Thoughts on Earth Day 2023
Bryan Alexander 2023-04-22
On this Earth Day 2023 I’m thinking of many things. My ongoing research into higher education and the climate crisis fills my mind with the sprawling dimensions of the problem: rising sea levels versus campuses, academic research and activist students, desertification and infrastructure.
This day can be compromised, of course. There’s a commercialization of it under way. It’s also a good opportunity for greenwashing. Yet I’m thinking of its basic idea, the appeal for Earth consciousness as well as its call to action.
(This will be quick, as I’m caught between work and a family trip.)
What should we do, in academia?
I think of the academics – faculty, staff, students, etc. – for whom climate change is not a call to action.
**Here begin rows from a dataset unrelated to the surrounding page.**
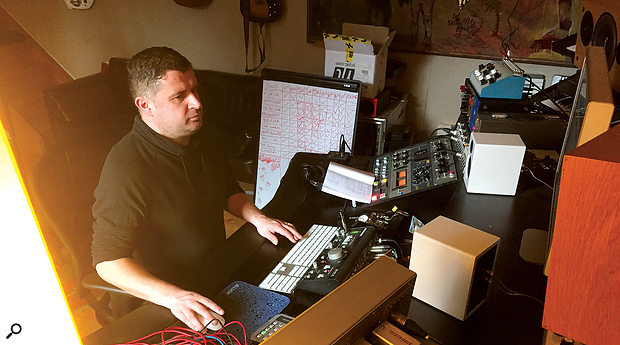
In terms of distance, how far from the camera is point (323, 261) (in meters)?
1.18

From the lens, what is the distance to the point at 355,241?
1.22 metres

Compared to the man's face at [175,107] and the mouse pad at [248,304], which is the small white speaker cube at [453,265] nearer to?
the mouse pad at [248,304]

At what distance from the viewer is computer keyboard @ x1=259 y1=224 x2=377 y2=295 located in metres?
1.10

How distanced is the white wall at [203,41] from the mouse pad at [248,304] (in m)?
2.08

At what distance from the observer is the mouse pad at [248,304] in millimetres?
1034

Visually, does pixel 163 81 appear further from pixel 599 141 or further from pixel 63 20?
pixel 63 20

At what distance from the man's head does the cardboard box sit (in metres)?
1.03

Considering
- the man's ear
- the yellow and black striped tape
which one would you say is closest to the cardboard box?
the yellow and black striped tape

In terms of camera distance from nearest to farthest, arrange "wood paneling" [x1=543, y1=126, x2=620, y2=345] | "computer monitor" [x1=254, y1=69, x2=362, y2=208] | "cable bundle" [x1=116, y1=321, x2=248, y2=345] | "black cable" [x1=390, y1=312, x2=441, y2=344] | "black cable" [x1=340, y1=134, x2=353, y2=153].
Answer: "wood paneling" [x1=543, y1=126, x2=620, y2=345] < "black cable" [x1=390, y1=312, x2=441, y2=344] < "cable bundle" [x1=116, y1=321, x2=248, y2=345] < "black cable" [x1=340, y1=134, x2=353, y2=153] < "computer monitor" [x1=254, y1=69, x2=362, y2=208]

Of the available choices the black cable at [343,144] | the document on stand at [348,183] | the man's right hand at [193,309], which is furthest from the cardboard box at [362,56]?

It’s part of the background hum of 21st century life, one piece of the very large strategic mosaic. Thinking and planning about it can be outsourced in many ways: to a sustainability officer, some environmental studies faculty, to insurance companies. It doesn’t merit proactive steps. We have a *lot* of other things on our collective plates, and all too often have to address them with fewer resources and less support. Many people are exhausted from the past few years of pandemic, politics, precarity.
I hear this, especially the last point about exhaustion. Such has been the lot of too many academics before the pandemic and Trump, but I’m glad to see the issue in the mainstream now. Yet thinking ahead – remember, I’m a futurist – I have to anticipate the ways the climate crisis can impact colleges and universities when we don’t take proactive steps.
In Universities on Fire I describe three levels of potential impact. They vary from location to location, by institutional structure, by the complexity of Earth systems, and over time, but in general they start with the direct damage caused by natural events. Storm surges, floods, storms of all sorts, drought, fire, desertification, aridification, dangerously high temperatures, dangerously high wet bulb temperatures, and more can all hit campuses. At a second level we see followup natural effects as global warming proceeds: diseases moving to new areas, current flora and fauna fading away and being replaced by new life, agriculture under stress, etc. At a third level we have the many ways humans respond to the crisis. Government policies (pro- or anti-climate), business actions, the positions of nonprofits, the behavior of all of us as residents, consumers, voters, activists, growing numbers of climate refugees… all of these can press upon a given college or university in many ways over the years to come. Starting now.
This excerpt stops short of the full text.